Do You Know How Your Health Plan Works?
Part 1--Introduction
How well do you understand how your health plan works? According to a report in the March/April 2001 issue of the journal, "Health Affairs," less than 1/3 of the people surveyed correctly answered four questions about the requirements of their plans. The study, based on interviews with almost 11,000 privately insured people, compared consumers' answers to questions about plan requirements from information that researchers obtained directly from the health plans. The four plan requirements used to quiz consumers were 1) whether the consumer must choose from a provider network; 2) whether the plan pays any of the cost of out-of-network care; 3) whether the consumer must sign up with a primary care provider; and 4) whether the consumer must get a referral for specialty care. The researchers concluded that the consumers surveyed generally believed that their plan was more restrictive than it actually was.
Provider network
Of the four questions in the survey, consumers were most likely to understand whether or not their plan had a provider network. About 80% of individuals surveyed correctly answered this question.
If your health plan has a provider network, your insurance policy or certificate of coverage will explain the procedures you are required to follow in order to receive covered benefits. You will also receive a provider directory, which lists the hospitals, doctors, and other providers in the network. You should receive an updated provider directory annually.

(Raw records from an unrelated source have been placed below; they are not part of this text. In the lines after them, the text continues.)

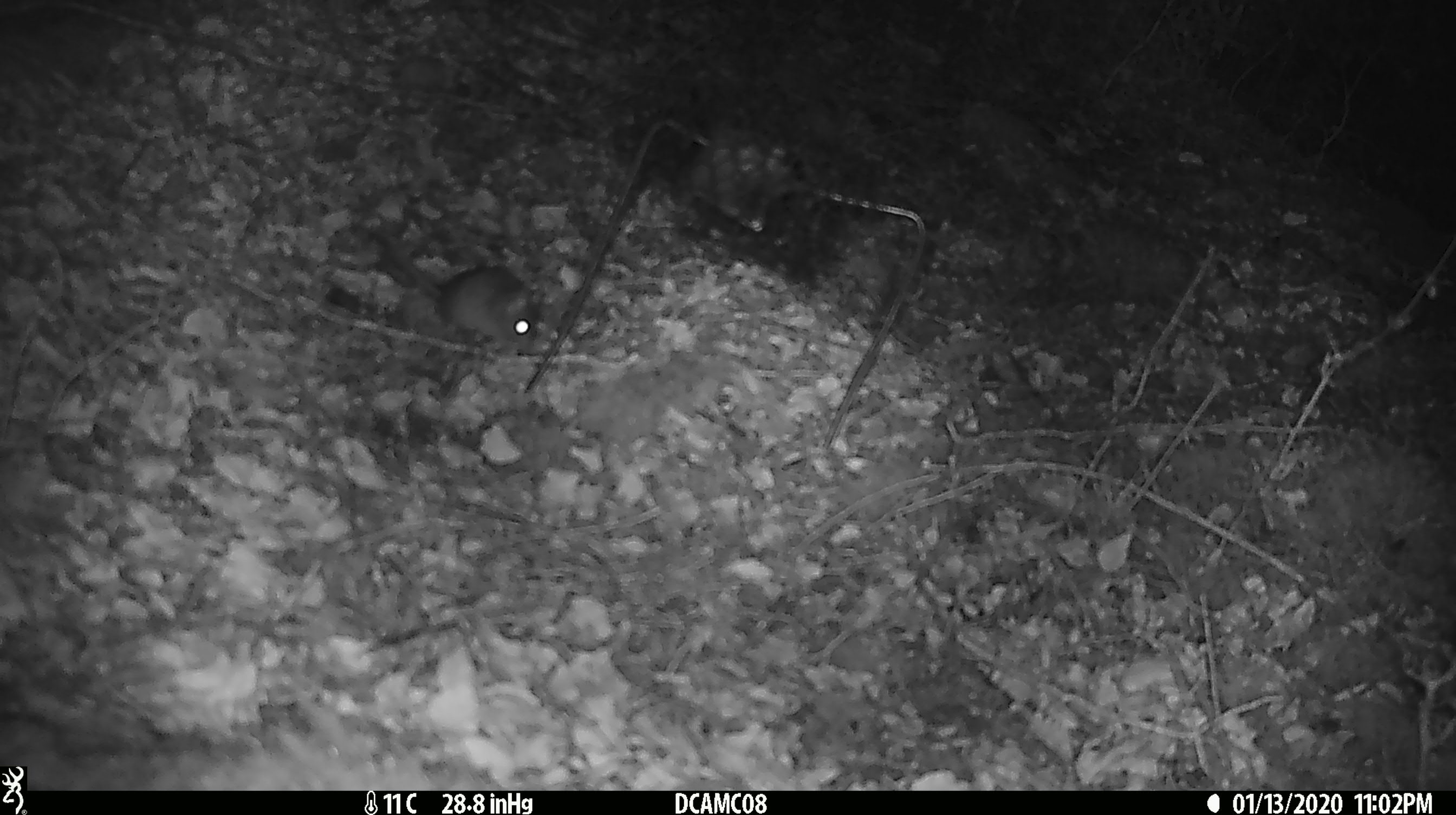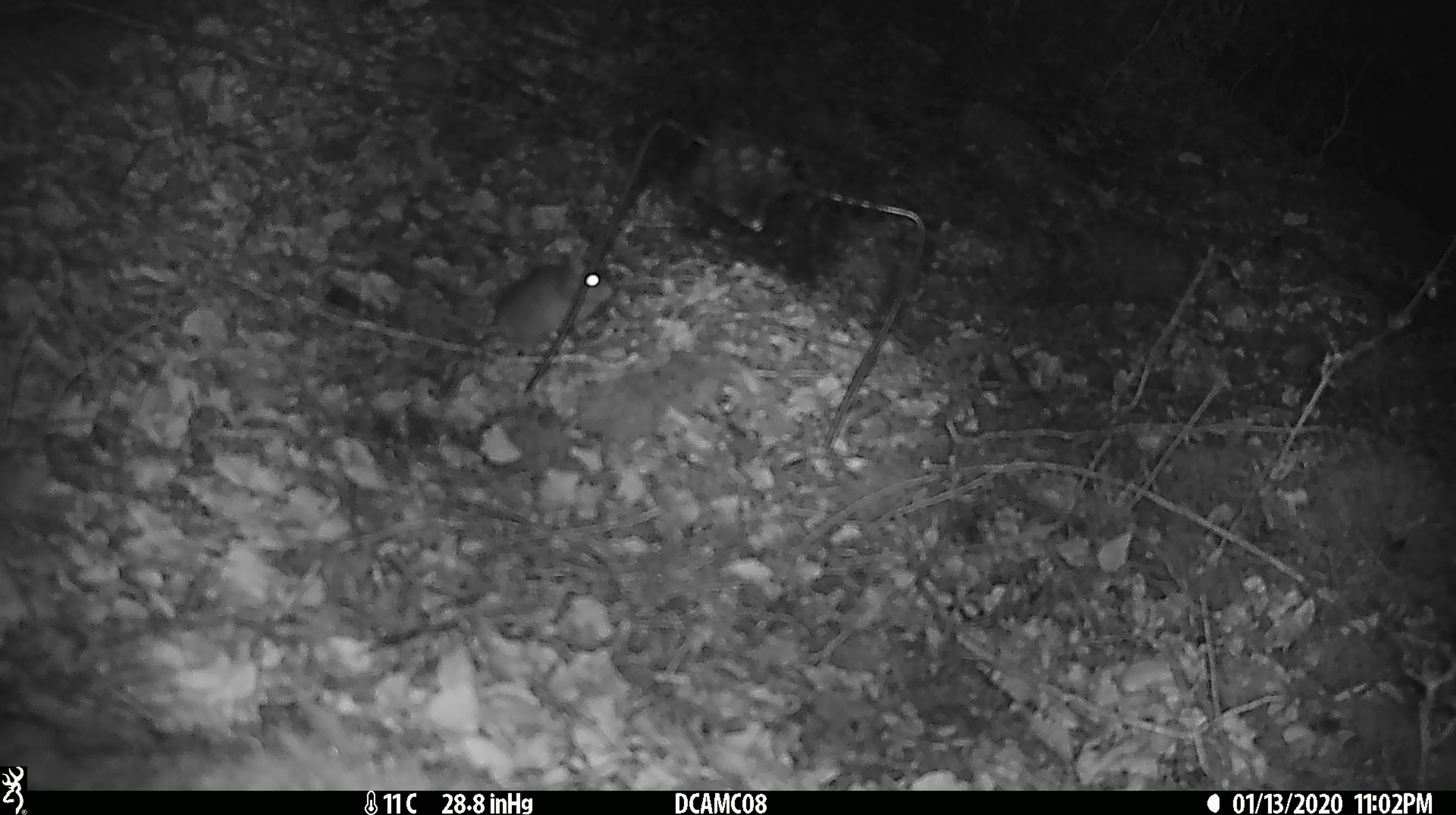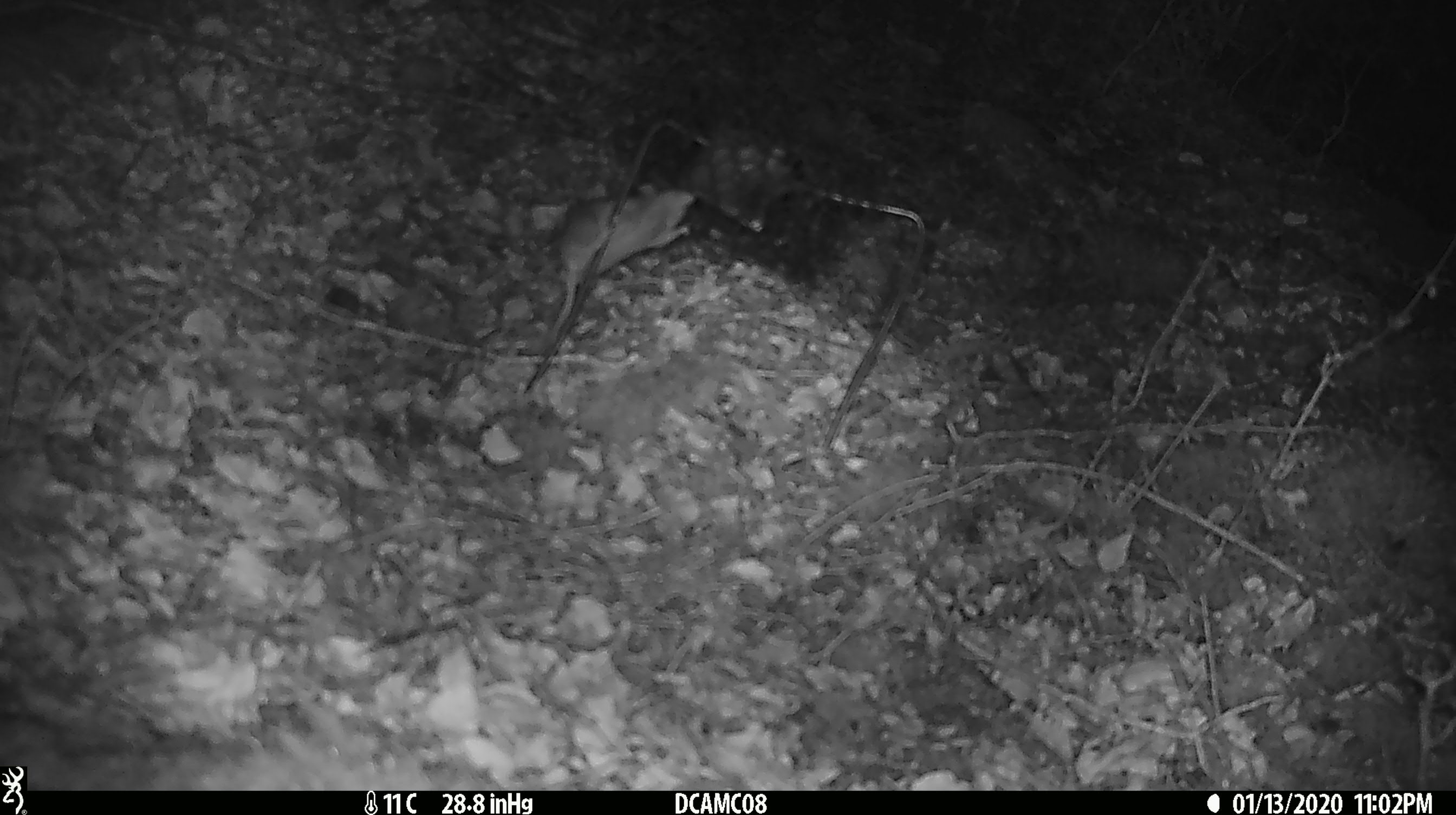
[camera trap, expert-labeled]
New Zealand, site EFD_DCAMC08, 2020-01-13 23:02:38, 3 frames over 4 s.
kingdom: Animalia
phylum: Chordata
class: Mammalia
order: Rodentia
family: Muridae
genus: Mus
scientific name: Mus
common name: mouse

Before making an appointment with a doctor, check the most current provider directory to determine if the doctor is associated with your plan. Be aware that doctors may leave the network during the year. The agreements between your health plan and the network providers are separate from your health insurance contract. Therefore, you should also call the health plan's customer service department or ask the doctor's staff when you make an appointment to verify that the provider is still part of the network.
If the doctor you are seeing leaves the network during the year, you may be able to continue your treatment with that doctor for a period of time. Managed care plans in Wisconsin are required to allow you to continue care with your primary care provider until the end of the plan year and to allow you to continue treatment with a specialist for up to 90 days. If your doctor leaves the network, your health plan should provide you with specific information about your options.
Out-of-network care
The second question in the survey asked consumers whether their health plan would pay any of the costs if they went to an out-of-network doctor without a referral. Almost 70% of the consumers surveyed answered this question correctly.
Point-of-Service plans and Preferred Provider Plans are managed care plans that allow individuals to choose any provider for most covered services. However, you generally must pay higher deductibles and co-insurance amounts for services from out-of-network providers.
If you are covered by a health plan that provides out-of-network coverage, it is important to review all of your plan materials so that you understand any restrictions that may apply. There may be some benefits that are only available from network providers. For example, many preferred provider plans will only pay for routine physical examinations and other preventive services if a network doctor provides them.
It is also important to be aware of the additional cost you may have to pay if you choose an out-of-network provider; this can be a substantial amount. Find out if there is an additional deductible amount, and how much additional co-insurance you must pay. Many health plans require you to pay an additional 20-30% of the provider's charges if you see an out-of-network provider. If you are having an expensive procedure, this can be a large amount of money. You may also have to pay an additional amount if the out-of-network provider charges more than your health plan's allowed amount. Most health plans limit the amount allowed for a service to a "usual, customary, and reasonable amount." This is based on the amount all health care providers in your geographic area charge for a specific service. If your out-of-network provider charges more than this amount, you will be responsible for paying the difference. The agreements between your health plan and network provider generally requires the network provider to accept the health plan's allowed amount and only bill you for any deductibles or co-insurance amounts.
Primary care provider
About 72% of the consumers surveyed knew whether or not they were required to choose a primary care provider for routine care.
The primary care provider is the health care professional that you choose to help you manage your health care. He or she provides routine services and refers you to a specialist when necessary. Because your primary care doctor will be responsible for managing all of your health care, it is important for you to establish a good relationship with him or her so that you can discuss all of your concerns.
Managed care plans in Wisconsin must allow you to choose a physician specializing in family practice, internal medicine or pediatrics as your primary care physician. Some plans also allow you to choose other types of specialists for your primary care. And some health plans allow you to choose a clinic as your primary care provider rather than an individual doctor. These plans allow you to see any doctor in your primary care clinic for your health care needs.